By: Allamah Sayyid Sa'eed Akhtar Rizvi
“Be generous as Allah is generous to thee” (Qur’an:Chapter 28 Verse 77)
It is the foundation of Islamic generosity. Allah gave us every thing, right from our very existence up to the highest place of honor in His presence in the life hereafter. Our natural instinct demands that we should express our gratitude towards Him – in words as well as in actions. Prayers prescribed by religion serve the purpose of saying ‘Thank you’ to Him? The verse of Qur’an quoted above shows us the way. It is by services of humanity that we can show our gratitude towards Allah.
Naturally, it follows that, when we help any person, we should not do it in expectation of any return or any thanks from the beneficiary. On the contrary, we must be thankful to him that by accepting our help, he gave us a chance to demonstrate our gratitude to our Creator. Virtue is its own reward because it satisfies our natural urge to manifest our thankfulness towards Allah.
This, according to Islam, must be our attitude when we are helping others. But what is our obligation when we are on the receiving end of the aid?

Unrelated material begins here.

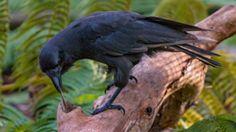 Otro cuervo tan listo que parece de fábula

Islam teaches us that we must be thankful, in the first place, to Allah; because He is the actual source of help. And then we should be thankful to that man whom Allah made His agent in that help. Thus all persons who were instrumental in that help must be thanked sincerely. The Holy Prophet has said: “He who did not thank people, did not thank Allah.”
A recent incident has reminded me how far the world is vet from real religion tenets. In last few days, there was much hue and cry about National Service. Had our society been based upon above mentioned mutual respect and co-operation, as taught by religion, such things would have been impossible. The nation would have helped the students without any expectation of repayment in any form. But the students, on the other hand, would have insisted that they should be given a chance to prove their appreciation of, and gratitude towards, nation for the help given in time of need. How inspiring would have it been to see the nation, poor as it is, giving education to its youth, without feeling the necessity of reminding him of his obligations; and then to see that youth, not shouting against the representatives of nation, but insisting that he, on his own accord, would serve the nation on a nominal pay and donate the balance to nation, not for two years only but so long as the full expenses incurred during his education are not reimbursed.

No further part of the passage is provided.